The original problem actually told that these six numbers are different. If $a,b,c,d,e,f$ are the six roots We have $abcdef=acf$ So $bde=1$ No three different integers would have a product of 1.

Mathlover_SH wrote: We have $abcdef=acf$ So $bde=1$ And what about $acf=0$ ?

The answer is no.
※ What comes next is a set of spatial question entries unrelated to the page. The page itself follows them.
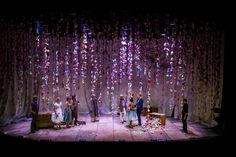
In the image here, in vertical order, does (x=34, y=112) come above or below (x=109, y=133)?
above

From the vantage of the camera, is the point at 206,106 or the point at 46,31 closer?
the point at 206,106

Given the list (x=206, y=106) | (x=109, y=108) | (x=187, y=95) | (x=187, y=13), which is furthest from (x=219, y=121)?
(x=109, y=108)

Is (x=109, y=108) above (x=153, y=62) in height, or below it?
below

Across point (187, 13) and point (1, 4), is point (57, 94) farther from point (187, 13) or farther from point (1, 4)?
point (187, 13)

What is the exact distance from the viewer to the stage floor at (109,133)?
957cm

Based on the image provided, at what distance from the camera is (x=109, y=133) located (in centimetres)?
1029

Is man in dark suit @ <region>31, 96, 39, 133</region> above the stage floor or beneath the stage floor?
above

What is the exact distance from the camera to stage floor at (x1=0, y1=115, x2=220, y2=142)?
9570 mm

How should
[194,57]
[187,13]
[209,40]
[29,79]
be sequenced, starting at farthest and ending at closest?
1. [29,79]
2. [194,57]
3. [209,40]
4. [187,13]

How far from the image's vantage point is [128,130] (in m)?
10.8

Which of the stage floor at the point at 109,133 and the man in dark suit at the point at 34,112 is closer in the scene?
the stage floor at the point at 109,133

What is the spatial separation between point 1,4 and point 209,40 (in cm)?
738

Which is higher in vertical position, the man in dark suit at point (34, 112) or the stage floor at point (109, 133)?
the man in dark suit at point (34, 112)

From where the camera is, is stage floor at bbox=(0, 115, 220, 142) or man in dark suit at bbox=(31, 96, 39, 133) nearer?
stage floor at bbox=(0, 115, 220, 142)
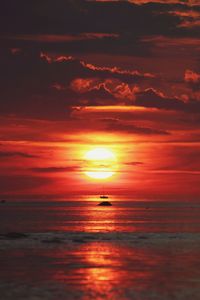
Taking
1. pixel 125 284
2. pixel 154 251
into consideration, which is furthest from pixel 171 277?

Assume there are such $a, b, c, d, e, f$. Then \[(x + a)(x^2 + bx + c)(x^3 + dx^2 + ex + f) = k(x - a)(x - b)(x - c)(x - d)(x - e)(x - f)\]for some $k \ne 0$. Comparing coefficients of $x^6$, we see that $k = 1$. Then plugging in $x = 0$, we have $acf = abcdef$, implying $acf = 0$ or $bde = 1$. Since $b, d, e$ must be distinct, $bde = 1$ is impossible, so $acf = 0$. Case 1: $a = 0$. Then $(x^2 + bx + c)(x^3 + dx^2 + ex + f) = (x - b)(x - c)(x - d)(x - e)(x - f)$. Plugging in $x = 0$, we have $cf = -bcdef$, implying $bde = -1$, since $cf \ne 0$. But $b, d, e$ are distinct, so $bde = -1$ is impossible. So no solutions in this case. Case 2: $c = 0$. Then $(x + a)(x + b)(x^3 + dx^2 + ex + f) = (x - a)(x - b)(x - d)(x - e)(x - f)$. Plugging in $x = 0$, we have $abf = -abdef$, implying $de = -1$, since $abf \ne 0$. Then $(d, e) = (1, -1)$ or $(-1, 1)$. So $a, b \notin \{-1, 0, 1\}$. Then $-a, a, -b, b, -1, 1, 0$ are all distinct roots, contradiction. So no solutions in this case. Case 3: $f = 0$. Then $(x + a)(x^2 + bx + c)(x^2 + dx + e) = (x - a)(x - b)(x - c)(x - d)(x - e)$. Plugging in $x = 0$, we have $ace = -abcde$, implying $bd = -1$, since $ace \ne 0$. WLOG let $b = 1$ and $d = -1$ (since if $(a, 1, c, -1, e, 0)$ is a solution, then $(a, -1, e, 1, c, 0)$ is as well). Then $(x + a)(x^2 + x + c)(x^2 - x + e) = (x - a)(x - c)(x - e)(x + 1)(x - 1)$. Plugging in $x = 1$, we have $e(a + 1)(c + 2) = 0$, since $a \ne -1$ and $e \ne 0$, we must have $c = -2$. Similarly, by plugging $x = -1$, we get $e = -2$, contradiction. So no solutions in this case. In all cases, no $a, b, c, d, e, f$ satisfy the conditions. $\Box$